▶ [What you have to do] Copy all the records below again, swapping every "man's hand" for "worker's hand" and changing nothing else. Leave the pictures out.

▶ [Supplied data]
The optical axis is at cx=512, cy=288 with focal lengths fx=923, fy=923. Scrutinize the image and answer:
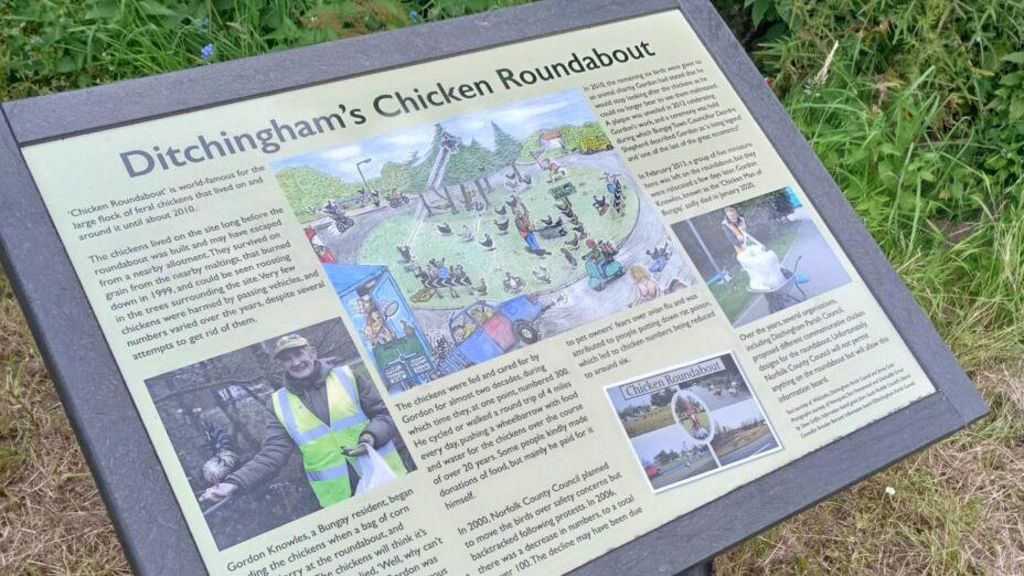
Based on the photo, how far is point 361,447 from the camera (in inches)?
58.1

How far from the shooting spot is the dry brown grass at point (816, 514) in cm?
232

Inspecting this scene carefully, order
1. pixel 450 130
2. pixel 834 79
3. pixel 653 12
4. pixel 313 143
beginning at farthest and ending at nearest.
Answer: pixel 834 79
pixel 653 12
pixel 450 130
pixel 313 143

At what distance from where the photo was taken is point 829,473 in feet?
5.82

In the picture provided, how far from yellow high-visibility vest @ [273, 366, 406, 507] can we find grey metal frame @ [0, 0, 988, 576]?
0.65 ft

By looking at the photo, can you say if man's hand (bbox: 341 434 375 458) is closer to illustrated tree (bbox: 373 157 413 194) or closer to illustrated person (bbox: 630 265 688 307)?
illustrated tree (bbox: 373 157 413 194)

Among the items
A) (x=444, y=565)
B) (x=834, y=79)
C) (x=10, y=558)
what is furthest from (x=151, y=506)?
(x=834, y=79)

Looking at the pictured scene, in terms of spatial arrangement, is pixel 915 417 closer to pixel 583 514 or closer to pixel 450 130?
pixel 583 514

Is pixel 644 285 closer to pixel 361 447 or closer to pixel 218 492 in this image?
pixel 361 447

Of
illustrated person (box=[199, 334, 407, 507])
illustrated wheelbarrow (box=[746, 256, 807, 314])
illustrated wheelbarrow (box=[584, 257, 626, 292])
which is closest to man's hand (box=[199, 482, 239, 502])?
illustrated person (box=[199, 334, 407, 507])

▶ [Correct output]
The optical axis is at cx=512, cy=288 with focal lengths fx=923, fy=923. Scrutinize the image and answer:
Based on the photo, how far is point 361,447 from the camera (in inches)?
58.1

How far from the shooting spot is the dry brown grass at point (816, 514) in cm?
232

Inspecting this scene carefully, order
1. pixel 450 130
2. pixel 834 79
3. pixel 653 12
4. pixel 313 143
beginning at farthest and ending at nearest.
Answer: pixel 834 79
pixel 653 12
pixel 450 130
pixel 313 143

At what distance from where the photo was taken is point 829,473 in feet?
5.82

In the picture provided, how far from yellow high-visibility vest @ [273, 366, 406, 507] can we find grey metal frame @ [0, 0, 988, 576]?
0.65 ft

By looking at the photo, can you say if worker's hand (bbox: 341 434 375 458) is closer to illustrated tree (bbox: 373 157 413 194) or closer to illustrated person (bbox: 630 265 688 307)?
illustrated tree (bbox: 373 157 413 194)

Among the items
A) (x=444, y=565)
B) (x=834, y=79)
C) (x=10, y=558)
what is furthest from (x=151, y=506)?
(x=834, y=79)

Looking at the pictured scene, in terms of spatial arrangement, is pixel 915 417 closer to pixel 583 514 or closer to pixel 450 130?
pixel 583 514

Is pixel 644 285 closer to pixel 361 447 or closer to pixel 218 492 in this image?
pixel 361 447

Of
illustrated person (box=[199, 334, 407, 507])
illustrated wheelbarrow (box=[746, 256, 807, 314])
illustrated wheelbarrow (box=[584, 257, 626, 292])
which is closest to worker's hand (box=[199, 482, 239, 502])?
illustrated person (box=[199, 334, 407, 507])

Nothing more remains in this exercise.